# 29/30 Gallon Tank -- Temp. Issues? Tropical or Gold Fish?



## Ludo (May 19, 2007)

My girlfriend and I are setting up her first aquarium. It is a 29/30 gallon tank, we filled it up with water, purchased a new filter, got some living plants, can't remember the name, but the ones that gold fish like. However we have an issue, our tank seems to be running hot. We originally used a heater, after filling up the tank with cold water, to attempt to get up around 74-75, for what we hoped to be gold fish, and a pleco. However even with the heater off the temperature has been upwards of 80 degrees, which we are aware is way too hot to put gold fish in. We're not sure what is causing this temperature fluctuation, if it is the overhead light, ambient heat in the room, or maybe even a broken heater. 

We were curious of a few things, 1) I've had a pleco living with gold fish, at room temp. very happily for many years. What is the ideal temp. and or a happy range for those type of fish. 2) Should we shift our focus to tropical fish, if our tank can't stay cool? 3) Any ways to figure out exactly what is causing this, and a reliable way to keep the temperature stable. 4) Suggested fish, if we have to make a 180 and go for tropical fish.

Thanks a lot.


----------



## miagrrl (May 3, 2007)

there are many things wich may influence the temp of your tank- type of lighting / hood, even the temp of the house can affect it. keeping the room temp stable might be a factor. also, the larger the body of water, the longer it will take to calibrate the temp- and the longer it will take for the water to become an even, desired temp.
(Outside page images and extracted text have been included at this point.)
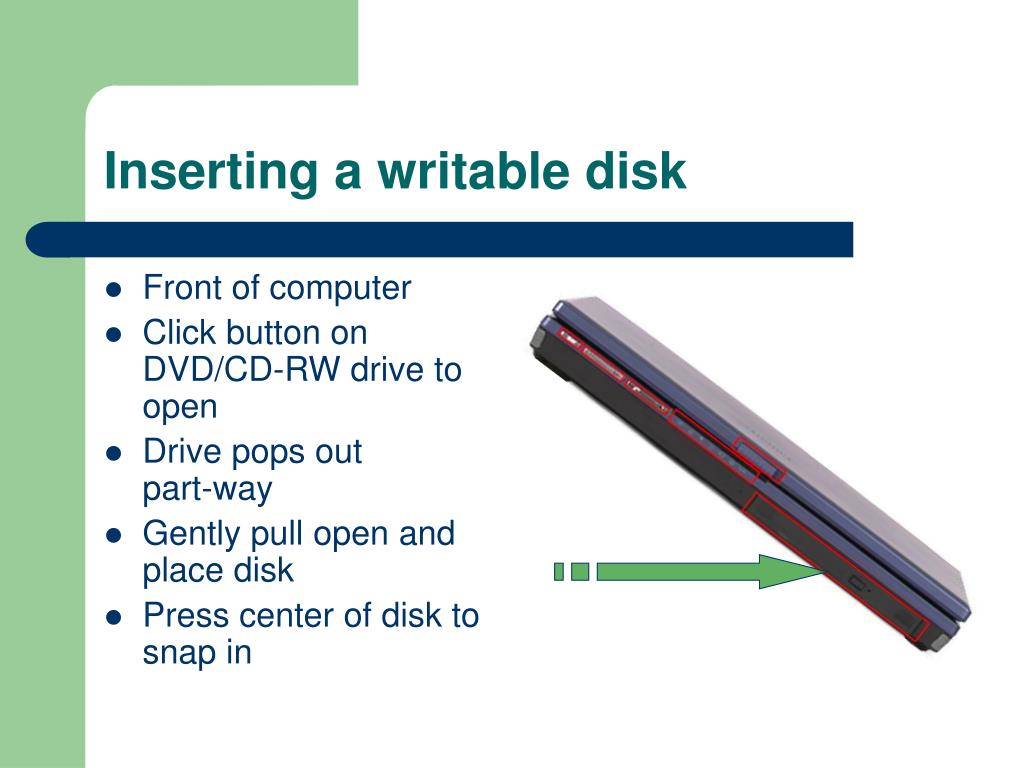 Inserting a writable disk

- Front of computer
- Click button on DVD/CD-RW drive to open
- Drive pops out part-way
- Gently pull open and place disk
- Press center of disk to snap in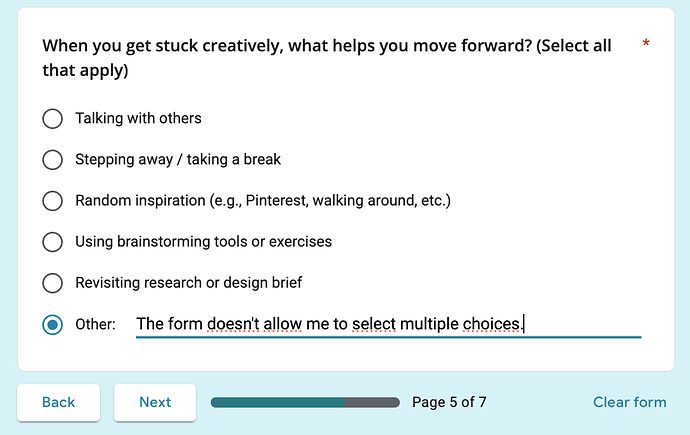 When you get stuck creatively, what helps you move forward? (Select all that apply) *

Talking with others

Stepping away / taking a break

Random inspiration (e.g., Pinterest, walking around, etc.)

Using brainstorming tools or exercises

Revisiting research or design brief

Other: The form doesn't allow me to select multiple choices.

Back

Next

Page 5 of 7

Clear form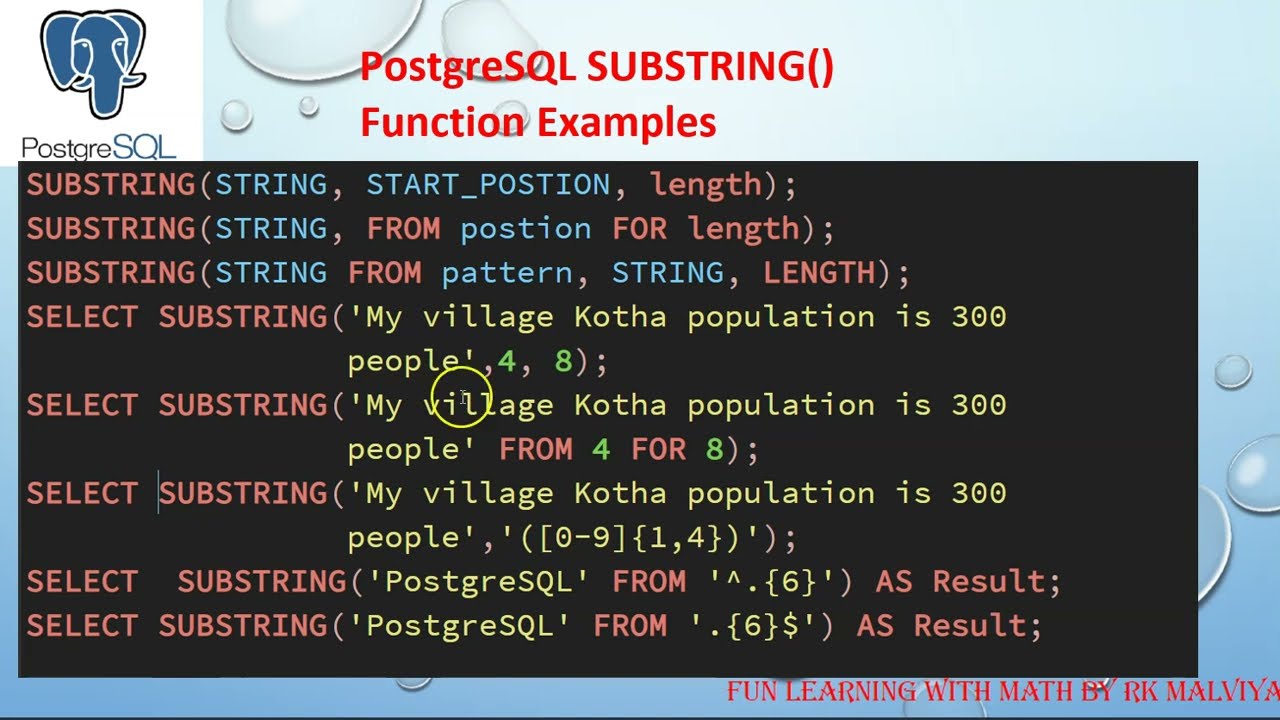 PostgreSQL

PostgreSQL SUBSTRING() Function Examples

SUBSTRING(STRING, START_POSTION, length);
SUBSTRING(STRING, FROM postion FOR length);
SUBSTRING(STRING FROM pattern, STRING, LENGTH);
SELECT SUBSTRING('My village Kotha population is 300 people',4, 8);
SELECT SUBSTRING('My village Kotha population is 300 people' FROM 4 FOR 8);
SELECT SUBSTRING('My village Kotha population is 300 people','([0-9]{1,4})');
SELECT SUBSTRING('PostgreSQL' FROM '^.{6}') AS Result;
SELECT SUBSTRING('PostgreSQL' FROM '.{6}$') AS Result;

FUN LEARNING WITH MATH BY RK MALVIYA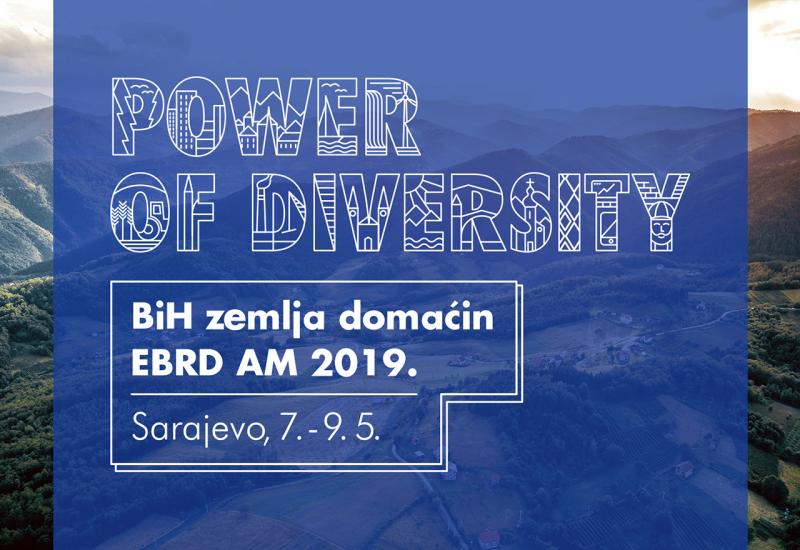 POWER
OF DIVERSITY

BiH zemlja domaćin
EBRD AM 2019.

Sarajevo, 7. - 9. 5.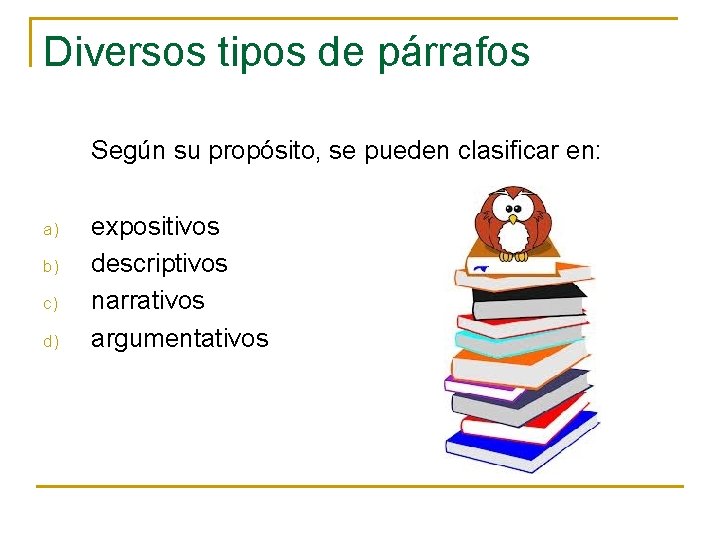 Diversos tipos de párrafos

Según su propósito, se pueden clasificar en:

a) expositivos
b) descriptivos
c) narrativos
d) argumentativos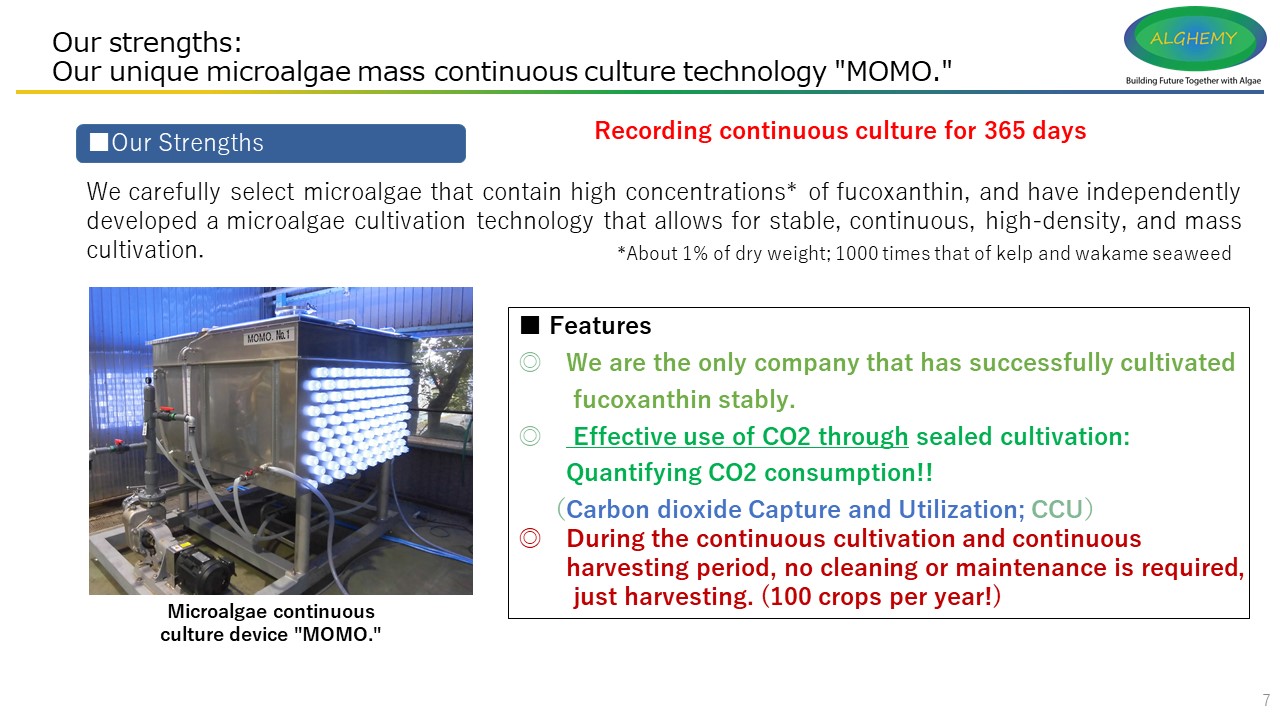 Our strengths:
Our unique microalgae mass continuous culture technology "MOMO."

ALGHEMY
Building Future Together with Algae

■Our Strengths

Recording continuous culture for 365 days

We carefully select microalgae that contain high concentrations* of fucoxanthin, and have independently developed a microalgae cultivation technology that allows for stable, continuous, high-density, and mass cultivation.

*About 1% of dry weight; 1000 times that of kelp and wakame seaweed

MOMO. No.1

Microalgae continuous culture device "MOMO."

■ Features
◎ We are the only company that has successfully cultivated fucoxanthin stably.
◎ Effective use of CO2 through sealed cultivation: Quantifying CO2 consumption!!
（Carbon dioxide Capture and Utilization; CCU）
◎ During the continuous cultivation and continuous harvesting period, no cleaning or maintenance is required, just harvesting. (100 crops per year!)

7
I don't think you need to switch to tropical fish, just because of the heater situation- the underlying issue is keeping the temp stable. an unstable temp is not good for any fish. i would just take the heater out, check your room temp, be careful not to position the tank in direct sunlight (which will heat and aid in algae growth), and give it a day or so. if the temp is still too high, do a partial water change with cooler water, and then watch the temp for another day or so. you need to pin down, is it the heater not working properly or is it something inadvertant you are doing in your environment making it warmer. 

goldfish do prefer cooler temps (like 72 degrees), but i am not sure about plecos. i would wait, however and add the pleco later, in a new tank there will not be anything in there for him to munch on-nothing to scavenge.

also is the heater close to any airstones?? this will also affect your temp.


----------



## Lupin (Aug 2, 2006)

Heaters are not needed if you are keeping goldfish and other fish that are categorized as coldwater fish. What pleco are you keeping? Most plecs prefer tropical conditions therefore not suitable with goldfish. On the contrary, heavy filtration and a larger tank of 55 gallons are strictly recommended if you are keeping goldfish and plecos. Both are heavy waste producers and are likely to cause extreme changes in water chemistry in a small tank.


----------